-- START TEXT PROVIDED --

Michael Gambon played the Conqueror in the 1990 TV play Blood Royal: William the Conqueror, while the Gladiator screenwriter William Nicholson is rumoured to be penning a Hollywood version. Come on, Russell, once more unto the breach.

William II (1087-1100)

Spooks star Peter Firth played the uncrowned William Rufus in Blood Royal: William the Conqueror. He was most famous for being killed by an arrow while hunting in the New Forest – there must be a murder mystery in there. Should suit a redhead. Damian Lewis?

Henry I (1100-35)

He was played by Clive Wood as an elderly monarch in Channel 4's The Pillars of the Earth, and there is bonk-buster mileage in the fact that he sired more illegitimate children than any other monarch. Can Jonathan Rhys Meyers take time out of The Tudors?

Stephen (1135-54)

Scottish actor Tony Curran played Stephen in The Pillars of the Earth, but his only other screen portrayals were in an episode of ITV's monk-sleuth series Cadfael, where he was played by Michael Grandage, and in the 1978 BBC series The Devil's Crown, played by Frederick Treves.

-- END TEXT PROVIDED --
-- START EXTRACTED ENTRIES --

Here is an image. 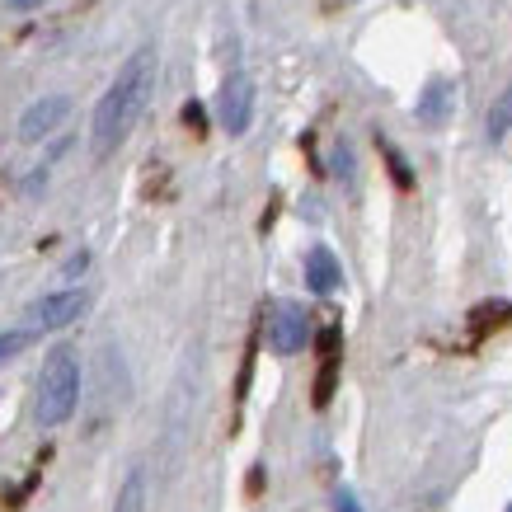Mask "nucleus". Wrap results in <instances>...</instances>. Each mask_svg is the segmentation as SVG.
<instances>
[{
    "label": "nucleus",
    "instance_id": "20e7f679",
    "mask_svg": "<svg viewBox=\"0 0 512 512\" xmlns=\"http://www.w3.org/2000/svg\"><path fill=\"white\" fill-rule=\"evenodd\" d=\"M85 315V292L76 287H62V292H47L43 301H33L29 306V329H66L71 320Z\"/></svg>",
    "mask_w": 512,
    "mask_h": 512
},
{
    "label": "nucleus",
    "instance_id": "9b49d317",
    "mask_svg": "<svg viewBox=\"0 0 512 512\" xmlns=\"http://www.w3.org/2000/svg\"><path fill=\"white\" fill-rule=\"evenodd\" d=\"M489 132L494 137H503V132H512V85L503 90V99L494 104V113H489Z\"/></svg>",
    "mask_w": 512,
    "mask_h": 512
},
{
    "label": "nucleus",
    "instance_id": "7ed1b4c3",
    "mask_svg": "<svg viewBox=\"0 0 512 512\" xmlns=\"http://www.w3.org/2000/svg\"><path fill=\"white\" fill-rule=\"evenodd\" d=\"M306 343H311V320H306V311L292 306V301L273 306V315H268V348L282 357H292V353H301Z\"/></svg>",
    "mask_w": 512,
    "mask_h": 512
},
{
    "label": "nucleus",
    "instance_id": "423d86ee",
    "mask_svg": "<svg viewBox=\"0 0 512 512\" xmlns=\"http://www.w3.org/2000/svg\"><path fill=\"white\" fill-rule=\"evenodd\" d=\"M66 113H71V99H66V94H43L38 104H29V109H24V118H19V137H24V141L52 137V132L66 123Z\"/></svg>",
    "mask_w": 512,
    "mask_h": 512
},
{
    "label": "nucleus",
    "instance_id": "f257e3e1",
    "mask_svg": "<svg viewBox=\"0 0 512 512\" xmlns=\"http://www.w3.org/2000/svg\"><path fill=\"white\" fill-rule=\"evenodd\" d=\"M151 90H156V47H137L123 66L113 85L104 90V99L94 104V118H90V151L94 160H109L127 137L137 118L146 113L151 104Z\"/></svg>",
    "mask_w": 512,
    "mask_h": 512
},
{
    "label": "nucleus",
    "instance_id": "0eeeda50",
    "mask_svg": "<svg viewBox=\"0 0 512 512\" xmlns=\"http://www.w3.org/2000/svg\"><path fill=\"white\" fill-rule=\"evenodd\" d=\"M339 282H343L339 259H334L325 245H315L311 254H306V287H311L315 296H329V292H339Z\"/></svg>",
    "mask_w": 512,
    "mask_h": 512
},
{
    "label": "nucleus",
    "instance_id": "1a4fd4ad",
    "mask_svg": "<svg viewBox=\"0 0 512 512\" xmlns=\"http://www.w3.org/2000/svg\"><path fill=\"white\" fill-rule=\"evenodd\" d=\"M325 367H320V381H315V404H329L334 395V376H339V329H325Z\"/></svg>",
    "mask_w": 512,
    "mask_h": 512
},
{
    "label": "nucleus",
    "instance_id": "39448f33",
    "mask_svg": "<svg viewBox=\"0 0 512 512\" xmlns=\"http://www.w3.org/2000/svg\"><path fill=\"white\" fill-rule=\"evenodd\" d=\"M221 127L231 132V137H240V132H249V118H254V80L249 76H231L226 85H221Z\"/></svg>",
    "mask_w": 512,
    "mask_h": 512
},
{
    "label": "nucleus",
    "instance_id": "6e6552de",
    "mask_svg": "<svg viewBox=\"0 0 512 512\" xmlns=\"http://www.w3.org/2000/svg\"><path fill=\"white\" fill-rule=\"evenodd\" d=\"M451 104H456V90H451V80H433L419 99V123L423 127H442L451 118Z\"/></svg>",
    "mask_w": 512,
    "mask_h": 512
},
{
    "label": "nucleus",
    "instance_id": "f03ea898",
    "mask_svg": "<svg viewBox=\"0 0 512 512\" xmlns=\"http://www.w3.org/2000/svg\"><path fill=\"white\" fill-rule=\"evenodd\" d=\"M80 404V357L71 343H57L43 357V372H38V400H33V419L38 428H62Z\"/></svg>",
    "mask_w": 512,
    "mask_h": 512
},
{
    "label": "nucleus",
    "instance_id": "9d476101",
    "mask_svg": "<svg viewBox=\"0 0 512 512\" xmlns=\"http://www.w3.org/2000/svg\"><path fill=\"white\" fill-rule=\"evenodd\" d=\"M113 512H146V466L127 470V480H123V489H118Z\"/></svg>",
    "mask_w": 512,
    "mask_h": 512
},
{
    "label": "nucleus",
    "instance_id": "4468645a",
    "mask_svg": "<svg viewBox=\"0 0 512 512\" xmlns=\"http://www.w3.org/2000/svg\"><path fill=\"white\" fill-rule=\"evenodd\" d=\"M334 508H339V512H362V508H357V498H353V494H339V498H334Z\"/></svg>",
    "mask_w": 512,
    "mask_h": 512
},
{
    "label": "nucleus",
    "instance_id": "ddd939ff",
    "mask_svg": "<svg viewBox=\"0 0 512 512\" xmlns=\"http://www.w3.org/2000/svg\"><path fill=\"white\" fill-rule=\"evenodd\" d=\"M85 264H90V254H85V249H80V254H71V259H66V278H76V273H85Z\"/></svg>",
    "mask_w": 512,
    "mask_h": 512
},
{
    "label": "nucleus",
    "instance_id": "dca6fc26",
    "mask_svg": "<svg viewBox=\"0 0 512 512\" xmlns=\"http://www.w3.org/2000/svg\"><path fill=\"white\" fill-rule=\"evenodd\" d=\"M508 512H512V503H508Z\"/></svg>",
    "mask_w": 512,
    "mask_h": 512
},
{
    "label": "nucleus",
    "instance_id": "f8f14e48",
    "mask_svg": "<svg viewBox=\"0 0 512 512\" xmlns=\"http://www.w3.org/2000/svg\"><path fill=\"white\" fill-rule=\"evenodd\" d=\"M29 339H33V329H5V334H0V362L19 357L24 348H29Z\"/></svg>",
    "mask_w": 512,
    "mask_h": 512
},
{
    "label": "nucleus",
    "instance_id": "2eb2a0df",
    "mask_svg": "<svg viewBox=\"0 0 512 512\" xmlns=\"http://www.w3.org/2000/svg\"><path fill=\"white\" fill-rule=\"evenodd\" d=\"M5 5H10V10H33L38 0H5Z\"/></svg>",
    "mask_w": 512,
    "mask_h": 512
}]
</instances>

-- END EXTRACTED ENTRIES --

### REQUIRED WORK:
a: Decide whether each statement agrees with the text on screen portrayals of English kings. Answer yes or no for each, and quote the deciding words of the text. (i) Peter Firth played William Rufus in Blood Royal: William the Conqueror. (ii) Clive Wood played Henry I as a young monarch. (iii) Michael Gambon played the Conqueror in a TV play from 1990.
b: Repeat the passage of the text on screen portrayals of English kings that starts with "Michael Gambon played" and goes on through "Stephen (1135-54)".

### RESPONSES:
a:
(i) Yes: "Spooks star Peter Firth played the uncrowned William Rufus in Blood Royal: William the Conqueror."
(ii) No: "played by Clive Wood as an elderly monarch in Channel 4's The Pillars of the Earth"
(iii) Yes: "Michael Gambon played the Conqueror in the 1990 TV play Blood Royal: William the Conqueror"

b:
Michael Gambon played the Conqueror in the 1990 TV play Blood Royal: William the Conqueror, while the Gladiator screenwriter William Nicholson is rumoured to be penning a Hollywood version. Come on, Russell, once more unto the breach.

William II (1087-1100)

Spooks star Peter Firth played the uncrowned William Rufus in Blood Royal: William the Conqueror. He was most famous for being killed by an arrow while hunting in the New Forest – there must be a murder mystery in there. Should suit a redhead. Damian Lewis?

Henry I (1100-35)

He was played by Clive Wood as an elderly monarch in Channel 4's The Pillars of the Earth, and there is bonk-buster mileage in the fact that he sired more illegitimate children than any other monarch. Can Jonathan Rhys Meyers take time out of The Tudors?

Stephen (1135-54)